Insurance and Annuities

Insurance and AnnuitiesStifel’s Insurance and Annuity Marketing Department is available to assist you in providing your clients the technical assistance they need in areas such as life, disability, and long-term care insurance as well as tax-deferred annuities, representing the most competitive companies and products in the industry.

The firm represents over 75 of the highest-rated companies in the industry. In addition to direct support, department professionals can work with you to provide you with superior service directly through these companies. They can put you in contact with local insurance professionals to assist you in determining the appropriate solution for your clients regarding insurance and annuities, and work closely with you on marketing needs.

Life Insurance

A life insurance policy is a contract between a policy owner and the insurance company. If the named insured dies while the policy is in force, the beneficiary will receive a payment (death benefit) from the insurance company. Life insurance can also be used to create an estate, pay estate taxes, fund a business transfer, replace a charitable gift, equalize inheritances, or as a possible solution for other perplexing financial problems.

Types of Life Insurance

  • Term Insurance – Term insurance provides death benefit protection for a stated period of years and can be purchased with level premiums that typically last for 10, 20, or 30 years. Generally, term insurance policies do not have cash values.
***
Problems to work on:
**a.** Retype a passage from the insurance and annuities page word for word. Begin at the words "The firm represents" and stop after "on marketing needs.".
**b.** According to the insurance and annuities page, how many companies does the firm represent?
**c.** Condense the paragraph of the insurance and annuities page that opens with "A life insurance policy is a contract" into a short bulleted list that keeps its main facts.

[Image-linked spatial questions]
***
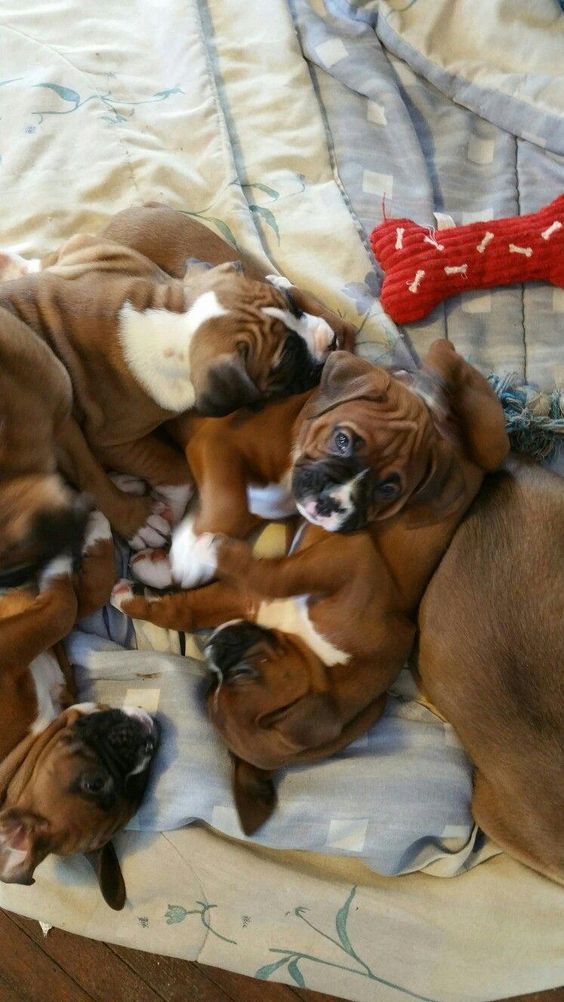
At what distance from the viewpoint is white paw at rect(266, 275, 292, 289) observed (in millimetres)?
2229

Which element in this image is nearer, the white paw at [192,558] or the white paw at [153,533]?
the white paw at [192,558]

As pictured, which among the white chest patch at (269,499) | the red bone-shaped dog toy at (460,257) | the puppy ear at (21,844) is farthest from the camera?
the red bone-shaped dog toy at (460,257)

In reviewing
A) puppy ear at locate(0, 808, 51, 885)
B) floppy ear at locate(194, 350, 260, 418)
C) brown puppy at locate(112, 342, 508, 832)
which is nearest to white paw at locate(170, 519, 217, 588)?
brown puppy at locate(112, 342, 508, 832)

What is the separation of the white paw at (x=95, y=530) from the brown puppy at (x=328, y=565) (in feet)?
0.46

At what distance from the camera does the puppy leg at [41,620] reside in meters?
1.89

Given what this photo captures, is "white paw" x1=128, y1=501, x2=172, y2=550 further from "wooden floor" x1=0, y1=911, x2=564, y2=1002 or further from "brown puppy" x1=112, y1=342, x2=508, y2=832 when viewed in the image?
"wooden floor" x1=0, y1=911, x2=564, y2=1002

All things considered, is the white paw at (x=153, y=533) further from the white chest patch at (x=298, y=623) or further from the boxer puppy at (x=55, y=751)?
the white chest patch at (x=298, y=623)

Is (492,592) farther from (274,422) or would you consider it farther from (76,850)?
(76,850)

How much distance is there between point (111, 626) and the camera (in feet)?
7.04

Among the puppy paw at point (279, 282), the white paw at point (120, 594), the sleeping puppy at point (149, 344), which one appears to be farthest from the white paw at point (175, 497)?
the puppy paw at point (279, 282)

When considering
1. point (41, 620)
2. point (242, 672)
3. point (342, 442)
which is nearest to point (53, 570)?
point (41, 620)

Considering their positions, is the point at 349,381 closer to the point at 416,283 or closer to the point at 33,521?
the point at 416,283

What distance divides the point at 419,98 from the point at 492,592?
5.67 ft

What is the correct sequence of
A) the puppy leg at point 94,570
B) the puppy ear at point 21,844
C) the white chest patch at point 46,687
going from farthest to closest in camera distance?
the puppy leg at point 94,570 < the white chest patch at point 46,687 < the puppy ear at point 21,844
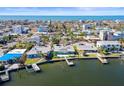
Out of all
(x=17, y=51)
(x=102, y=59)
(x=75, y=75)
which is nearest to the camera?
(x=75, y=75)

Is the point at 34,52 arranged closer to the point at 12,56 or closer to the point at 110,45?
the point at 12,56

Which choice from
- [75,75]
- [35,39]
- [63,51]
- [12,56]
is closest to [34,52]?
[35,39]

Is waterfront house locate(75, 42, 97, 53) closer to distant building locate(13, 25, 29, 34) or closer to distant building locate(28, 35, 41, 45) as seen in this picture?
distant building locate(28, 35, 41, 45)

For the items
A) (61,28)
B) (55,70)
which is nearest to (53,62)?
(55,70)

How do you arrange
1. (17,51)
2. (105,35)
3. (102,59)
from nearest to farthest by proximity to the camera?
1. (17,51)
2. (102,59)
3. (105,35)

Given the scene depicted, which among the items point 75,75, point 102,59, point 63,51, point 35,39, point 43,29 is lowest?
point 75,75

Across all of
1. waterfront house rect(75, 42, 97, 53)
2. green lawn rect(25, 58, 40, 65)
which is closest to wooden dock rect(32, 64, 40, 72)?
green lawn rect(25, 58, 40, 65)

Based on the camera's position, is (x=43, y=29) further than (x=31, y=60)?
Yes

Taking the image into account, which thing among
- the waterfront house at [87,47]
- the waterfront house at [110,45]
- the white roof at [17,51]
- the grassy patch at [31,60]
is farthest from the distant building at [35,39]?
the waterfront house at [110,45]

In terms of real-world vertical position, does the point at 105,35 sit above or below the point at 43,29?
below
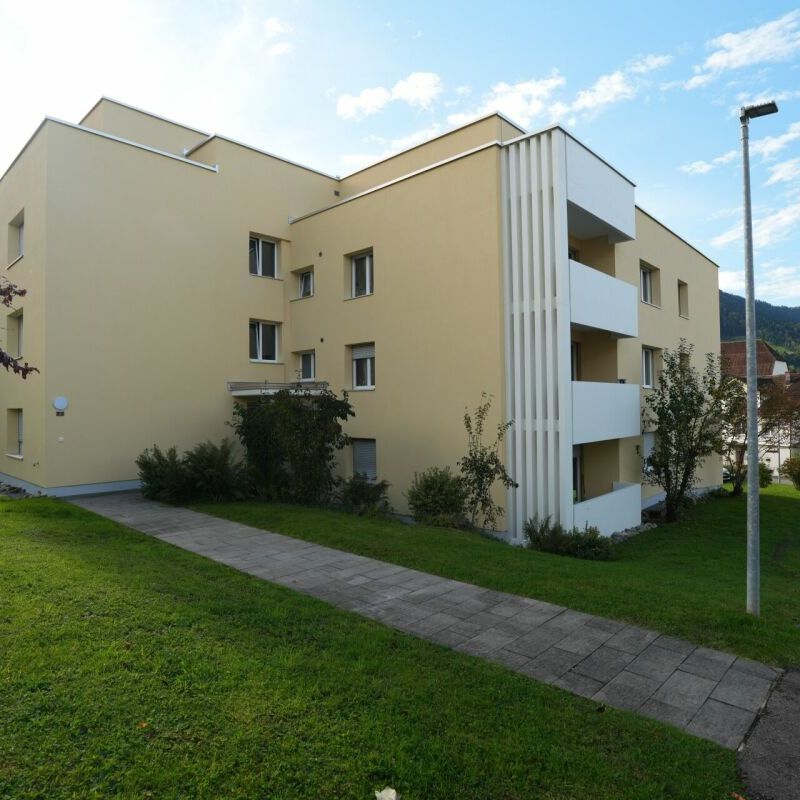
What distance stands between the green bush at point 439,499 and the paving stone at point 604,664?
626 centimetres

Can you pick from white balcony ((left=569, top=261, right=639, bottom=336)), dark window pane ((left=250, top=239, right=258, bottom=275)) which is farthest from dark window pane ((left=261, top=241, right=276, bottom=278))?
white balcony ((left=569, top=261, right=639, bottom=336))

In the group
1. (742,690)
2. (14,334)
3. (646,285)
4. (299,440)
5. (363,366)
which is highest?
(646,285)

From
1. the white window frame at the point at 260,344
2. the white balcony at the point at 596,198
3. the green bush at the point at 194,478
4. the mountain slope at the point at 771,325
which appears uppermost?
the mountain slope at the point at 771,325

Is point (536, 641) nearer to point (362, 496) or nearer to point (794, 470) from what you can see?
point (362, 496)

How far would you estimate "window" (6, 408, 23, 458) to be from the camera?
15477 mm

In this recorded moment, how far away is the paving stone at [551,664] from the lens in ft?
14.2

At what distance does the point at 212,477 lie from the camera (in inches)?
499

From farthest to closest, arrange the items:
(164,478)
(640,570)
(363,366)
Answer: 1. (363,366)
2. (164,478)
3. (640,570)

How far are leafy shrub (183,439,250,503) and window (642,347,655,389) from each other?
12092 millimetres

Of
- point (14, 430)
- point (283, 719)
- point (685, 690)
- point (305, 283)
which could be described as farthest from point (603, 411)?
point (14, 430)

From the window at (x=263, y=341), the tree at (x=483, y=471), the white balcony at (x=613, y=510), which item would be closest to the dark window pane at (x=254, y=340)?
the window at (x=263, y=341)

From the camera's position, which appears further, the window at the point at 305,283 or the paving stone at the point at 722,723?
the window at the point at 305,283

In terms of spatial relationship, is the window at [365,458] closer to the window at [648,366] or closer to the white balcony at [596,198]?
the white balcony at [596,198]

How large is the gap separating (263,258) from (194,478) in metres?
7.65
***
List of solutions:
**a.**
The firm represents over 75 of the highest-rated companies in the industry. In addition to direct support, department professionals can work with you to provide you with superior service directly through these companies. They can put you in contact with local insurance professionals to assist you in determining the appropriate solution for your clients regarding insurance and annuities, and work closely with you on marketing needs.

**b.** Over 75 of the highest-rated companies in the industry.

**c.**
- A life insurance policy is a contract between a policy owner and the insurance company.
- If the named insured dies while the policy is in force, the beneficiary receives a death benefit from the insurer.
- Life insurance can also create an estate, pay estate taxes, fund a business transfer, replace a charitable gift, equalize inheritances, or help with other difficult financial problems.